In the study’s sample, nearly three out of four interim appointments came in the wake of forced CEO turnovers. In fact, interim successors were named in only 2.9 percent of the turnovers that involved a voluntary departure.
The authors based their findings on an analysis of turnovers from 1984 to 2007, using Forbes magazine’s annual compensation surveys of the largest 500 firms in the United States and information on S&P 1500 companies from the ExecuComp database. Consistent with prior research, the authors excluded turnovers related to mergers and acquisitions as well as interim successions that lasted less than 45 days. Overall, the sample consisted of 1,626 turnovers with 130 interim successions. Of the 1,626 turnovers, 1,275 were voluntary and 351 were forced; interim appointees were named in 37 voluntary cases and in 93 forced turnovers.
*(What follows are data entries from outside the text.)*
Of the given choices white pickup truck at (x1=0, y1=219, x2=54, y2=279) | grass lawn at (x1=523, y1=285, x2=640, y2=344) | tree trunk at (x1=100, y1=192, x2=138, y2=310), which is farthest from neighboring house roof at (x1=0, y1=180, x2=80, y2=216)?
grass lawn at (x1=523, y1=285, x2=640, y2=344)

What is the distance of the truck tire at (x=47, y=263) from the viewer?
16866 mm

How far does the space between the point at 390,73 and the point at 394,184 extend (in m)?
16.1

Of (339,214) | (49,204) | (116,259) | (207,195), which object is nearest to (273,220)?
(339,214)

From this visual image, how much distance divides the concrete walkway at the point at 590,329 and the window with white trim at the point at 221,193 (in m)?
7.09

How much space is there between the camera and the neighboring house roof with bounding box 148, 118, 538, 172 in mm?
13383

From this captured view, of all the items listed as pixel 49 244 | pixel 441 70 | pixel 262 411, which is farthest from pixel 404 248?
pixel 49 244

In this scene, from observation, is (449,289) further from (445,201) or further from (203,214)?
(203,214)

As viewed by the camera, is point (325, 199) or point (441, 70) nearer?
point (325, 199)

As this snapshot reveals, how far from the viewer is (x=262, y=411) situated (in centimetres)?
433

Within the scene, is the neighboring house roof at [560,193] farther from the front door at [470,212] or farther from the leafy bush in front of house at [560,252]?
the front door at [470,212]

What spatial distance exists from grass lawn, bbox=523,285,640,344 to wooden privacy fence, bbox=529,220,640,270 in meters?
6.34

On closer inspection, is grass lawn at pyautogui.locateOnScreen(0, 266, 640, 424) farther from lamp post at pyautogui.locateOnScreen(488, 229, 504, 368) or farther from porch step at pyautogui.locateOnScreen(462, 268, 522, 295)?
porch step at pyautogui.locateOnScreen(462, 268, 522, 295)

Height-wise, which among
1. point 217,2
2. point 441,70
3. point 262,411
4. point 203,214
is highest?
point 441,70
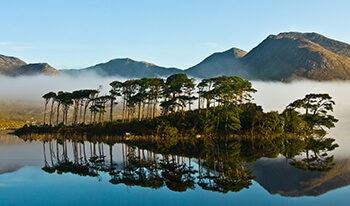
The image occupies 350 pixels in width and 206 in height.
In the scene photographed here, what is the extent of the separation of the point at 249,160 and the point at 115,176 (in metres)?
12.4

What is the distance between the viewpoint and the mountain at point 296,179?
1504 centimetres

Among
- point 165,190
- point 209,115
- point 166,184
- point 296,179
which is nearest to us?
point 165,190

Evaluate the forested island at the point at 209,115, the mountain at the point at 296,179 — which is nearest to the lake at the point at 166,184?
the mountain at the point at 296,179

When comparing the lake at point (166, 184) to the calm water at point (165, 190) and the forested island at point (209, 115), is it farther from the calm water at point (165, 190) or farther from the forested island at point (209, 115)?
the forested island at point (209, 115)

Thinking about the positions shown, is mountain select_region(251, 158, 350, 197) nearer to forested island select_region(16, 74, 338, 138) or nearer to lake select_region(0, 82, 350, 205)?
lake select_region(0, 82, 350, 205)

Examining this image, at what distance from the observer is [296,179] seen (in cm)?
1747

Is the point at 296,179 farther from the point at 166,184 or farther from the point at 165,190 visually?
the point at 165,190

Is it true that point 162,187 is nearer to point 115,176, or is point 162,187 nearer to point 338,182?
point 115,176

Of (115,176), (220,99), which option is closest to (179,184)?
(115,176)

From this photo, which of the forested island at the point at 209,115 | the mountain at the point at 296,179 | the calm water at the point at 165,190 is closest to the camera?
the calm water at the point at 165,190

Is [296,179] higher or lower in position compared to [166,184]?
lower

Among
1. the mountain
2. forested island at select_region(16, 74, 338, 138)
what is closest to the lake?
the mountain

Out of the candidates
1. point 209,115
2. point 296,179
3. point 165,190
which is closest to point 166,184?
point 165,190

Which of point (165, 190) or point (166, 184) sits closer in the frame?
point (165, 190)
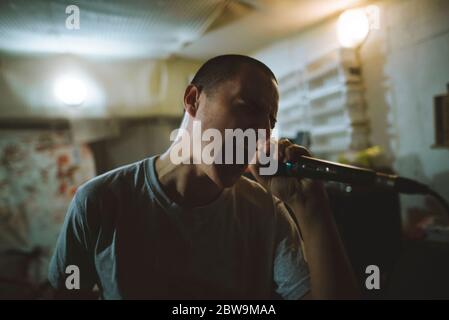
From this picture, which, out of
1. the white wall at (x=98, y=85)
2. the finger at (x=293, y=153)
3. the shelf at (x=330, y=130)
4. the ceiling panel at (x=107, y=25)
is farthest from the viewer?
the white wall at (x=98, y=85)

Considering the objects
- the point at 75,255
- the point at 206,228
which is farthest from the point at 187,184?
the point at 75,255

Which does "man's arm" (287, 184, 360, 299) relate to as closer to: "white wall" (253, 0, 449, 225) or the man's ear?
the man's ear

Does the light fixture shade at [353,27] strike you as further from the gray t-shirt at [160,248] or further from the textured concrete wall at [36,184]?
the textured concrete wall at [36,184]

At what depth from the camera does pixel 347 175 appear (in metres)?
1.25

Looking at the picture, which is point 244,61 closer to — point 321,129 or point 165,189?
point 165,189

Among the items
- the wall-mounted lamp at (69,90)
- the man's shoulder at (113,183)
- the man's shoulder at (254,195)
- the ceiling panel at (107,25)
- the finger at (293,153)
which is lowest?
the man's shoulder at (254,195)

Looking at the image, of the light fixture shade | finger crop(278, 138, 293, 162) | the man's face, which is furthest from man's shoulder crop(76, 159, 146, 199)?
the light fixture shade

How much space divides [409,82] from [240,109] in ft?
8.86

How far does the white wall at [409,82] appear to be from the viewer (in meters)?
3.05

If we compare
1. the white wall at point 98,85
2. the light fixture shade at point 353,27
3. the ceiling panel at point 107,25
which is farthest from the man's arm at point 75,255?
the white wall at point 98,85

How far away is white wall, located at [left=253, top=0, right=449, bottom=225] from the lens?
120 inches

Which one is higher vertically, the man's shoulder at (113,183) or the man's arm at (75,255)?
the man's shoulder at (113,183)

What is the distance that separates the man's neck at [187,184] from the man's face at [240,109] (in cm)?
9

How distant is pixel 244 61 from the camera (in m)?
1.50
Accounts of departures were gleaned from database information and media reports. Voluntary turnovers were defined as those following a retirement or what the researchers called a surprise event—for example, when the CEO left to take another job, died, or stepped down for health reasons. Forced departures resulted from pressure applied by the board or founding family, or after the company was discovered to be involved in illegal activity or was embroiled in prolonged litigation.
After analyzing quarterly earnings reports, return on assets, and Tobin’s Q (the ratio of a company’s market value to the total value of its assets), the authors found almost no evidence of poor performance when boards hired interim CEOs following forced departures. What’s more, the poor performance of interim CEOs following voluntary departures was limited to operational metrics, and didn’t carry over to stock market returns.
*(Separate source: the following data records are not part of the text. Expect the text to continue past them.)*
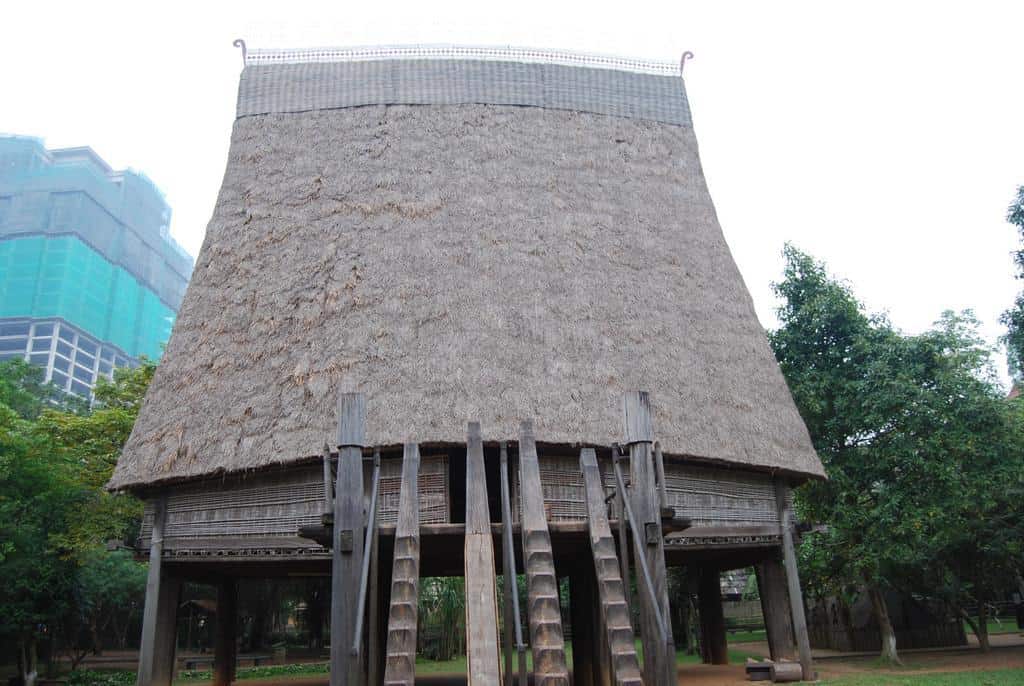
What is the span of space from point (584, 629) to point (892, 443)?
19.4ft

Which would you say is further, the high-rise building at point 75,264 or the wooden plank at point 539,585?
the high-rise building at point 75,264

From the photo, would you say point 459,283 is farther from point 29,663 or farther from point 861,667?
point 29,663

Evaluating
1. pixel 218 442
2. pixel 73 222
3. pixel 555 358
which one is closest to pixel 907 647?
pixel 555 358

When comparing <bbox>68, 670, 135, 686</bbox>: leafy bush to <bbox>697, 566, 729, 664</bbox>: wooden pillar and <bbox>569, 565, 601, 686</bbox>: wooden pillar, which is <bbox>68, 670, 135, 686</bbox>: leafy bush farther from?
<bbox>697, 566, 729, 664</bbox>: wooden pillar

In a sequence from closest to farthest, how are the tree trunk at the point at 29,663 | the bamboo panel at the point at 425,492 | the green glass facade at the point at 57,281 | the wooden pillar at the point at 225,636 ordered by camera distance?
the bamboo panel at the point at 425,492 → the wooden pillar at the point at 225,636 → the tree trunk at the point at 29,663 → the green glass facade at the point at 57,281

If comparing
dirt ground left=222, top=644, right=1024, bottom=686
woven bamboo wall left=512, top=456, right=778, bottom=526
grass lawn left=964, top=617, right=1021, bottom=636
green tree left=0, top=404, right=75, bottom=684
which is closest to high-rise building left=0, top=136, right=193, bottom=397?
green tree left=0, top=404, right=75, bottom=684

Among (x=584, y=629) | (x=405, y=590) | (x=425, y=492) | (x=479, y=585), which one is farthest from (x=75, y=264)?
(x=479, y=585)

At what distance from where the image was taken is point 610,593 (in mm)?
5129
Interim successions “do not necessarily signal a lack of strategic planning on the part of the board of directors and may represent an optimal response to the [departure] of the predecessor in cases of forced turnover,” the authors write.
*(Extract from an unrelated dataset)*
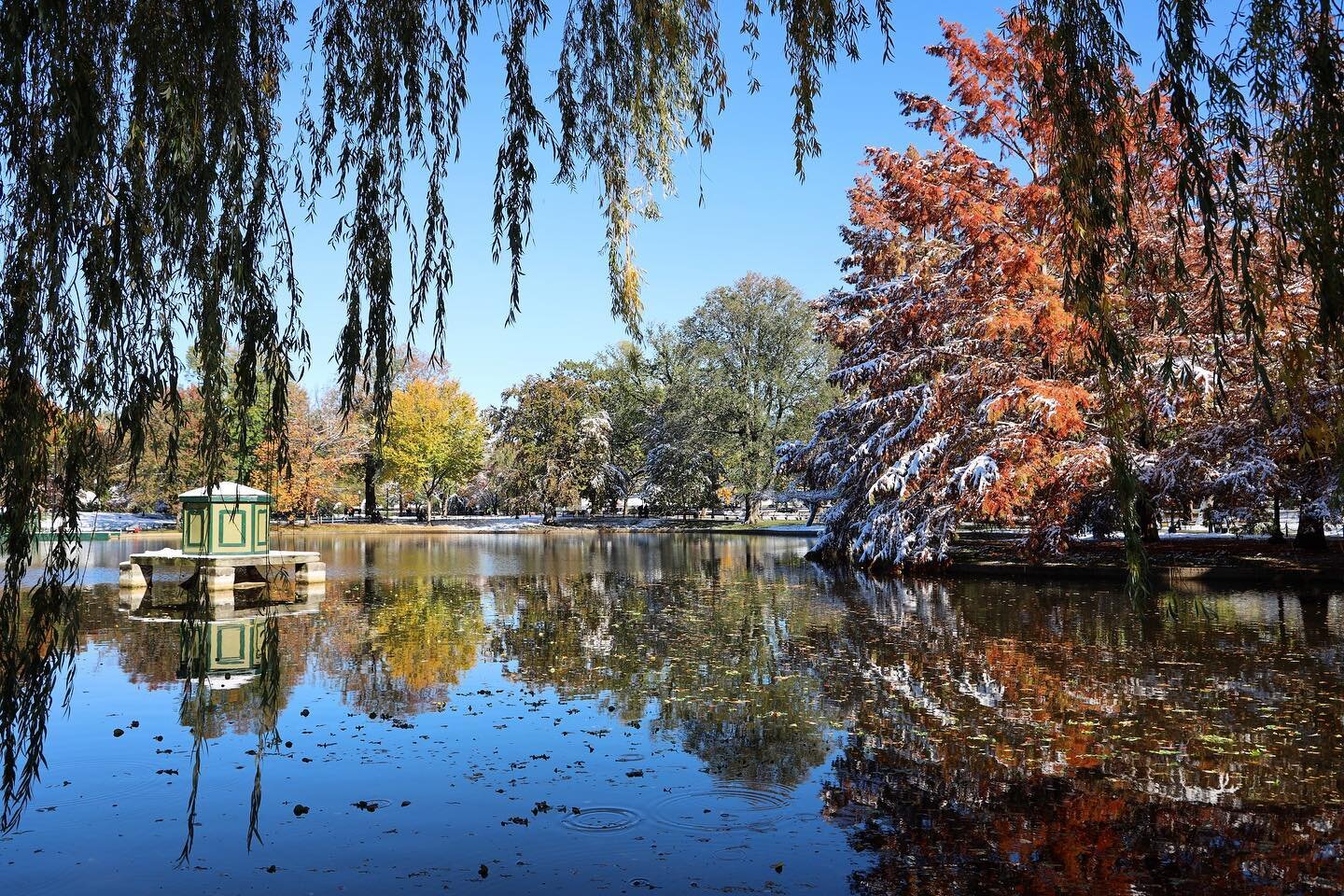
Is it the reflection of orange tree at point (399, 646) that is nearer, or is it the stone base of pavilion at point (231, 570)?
the reflection of orange tree at point (399, 646)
Previous research has shown that forced departures are more likely to result in a power struggle among the top executives who remain at the firm, which can make it difficult for boards to identify and appoint a permanent successor immediately. An extended search process, therefore, could be beneficial in letting the executive suite settle down and in turning the firm around.
Interim CEOs’ reputation for presiding over declines in firm performance is undeserved. Companies fare worse only in the event that an interim replacement is named following a voluntary departure. However, the majority of interim appointments follow forced departures, and those CEOs appear to have a steady enough hand to afford the board time to find a suitable permanent replacement.